When `MODELING_BACKEND=veomni` (the default), `__post_init__` automatically
rewrites `flash_attention_2/3/4` to VeOmni SP-aware variants
(`veomni_flash_attention_2_with_sp`, etc.) which wrap the underlying kernel
with DeepSpeed Ulysses sequence parallelism gather/scatter. This is why FA2/3/4
support SP — the rewrite is transparent to the user.

### Selection flow

1. **Config `__post_init__`** — `flash_attention_2` → `veomni_flash_attention_2_with_sp`
2. **`build_foundation_model`** — passed to HuggingFace `AutoModel.from_config(attn_implementation=...)`, stored as `config._attn_implementation`
3. **Import-time registration** — `apply_veomni_attention_patch()` registers the VeOmni names in `ALL_ATTENTION_FUNCTIONS`
4. **Forward** — Transformers dispatches to `flash_attention_forward()` via `ALL_ATTENTION_FUNCTIONS[config._attn_implementation]`

### Key files

- Config: `veomni/arguments/arguments_types.py` — `OpsImplementationConfig`
- Registration: `veomni/ops/flash_attn/__init__.py` — `apply_veomni_attention_patch()`, `flash_attention_forward()`
- Plumbing: `veomni/models/auto.py` — `build_foundation_model(attn_implementation=...)`

---

## 2. Cross-Entropy Loss

### Config

No config field. Controlled by environment variable.

# [REQUIREMENTS]
[1] List every file path named under "Key files" in the VeOmni notes.
[2] Extend the VeOmni notes past their final sentence, "Controlled by environment variable."
The data after this point comes from a separate, unrelated source.

# [DATASET SECTION]
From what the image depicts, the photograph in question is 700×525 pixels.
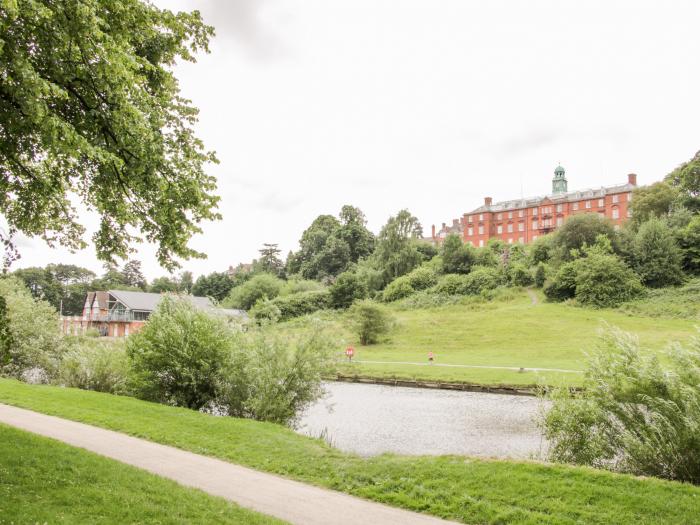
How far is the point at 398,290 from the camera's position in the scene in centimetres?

# [EXERCISE RESULTS]
[1]
- veomni/arguments/arguments_types.py
- veomni/ops/flash_attn/__init__.py
- veomni/models/auto.py

[2]
| Env var | Default | Values |
|---------|---------|--------|
| `VEOMNI_USE_LIGER_KERNEL` | `"1"` | `"0"` / `"1"` |
| `VEOMNI_ENABLE_CHUNK_LOSS` | `"0"` | `"0"` / `"1"` (NPU only) |

### Available implementations

| Implementation | When selected |
|---|---|
| `fused_liger_kernel_cross_entropy` | GPU + Liger installed + `VEOMNI_USE_LIGER_KERNEL=1` |
| `eager_cross_entropy` | GPU fallback, or NPU |
| `chunk_loss_function` | NPU + `VEOMNI_ENABLE_CHUNK_LOSS=1` |

### Selection flow

`apply_veomni_loss_patch()` runs at import time and sets the global
`_cross_entropy` function pointer:

1. NPU → `eager_cross_entropy` (+ optional `chunk_loss_function` for `LOSS_MAPPING`)
2. GPU + Liger + env `"1"` → `fused_liger_kernel_cross_entropy`
3. Fallback → `eager_cross_entropy`

### Key files

- Selection: `veomni/ops/fused_cross_entropy/__init__.py` — `apply_veomni_loss_patch()`
- Eager impl: `veomni/ops/fused_cross_entropy/eager.py`
- Liger impl: `veomni/ops/fused_cross_entropy/liger_kernel.py`

---

## 3. Liger Fused Ops (RMSNorm, RoPE, SwiGLU MLP)

### Config

No config field. Same environment variable as cross-entropy.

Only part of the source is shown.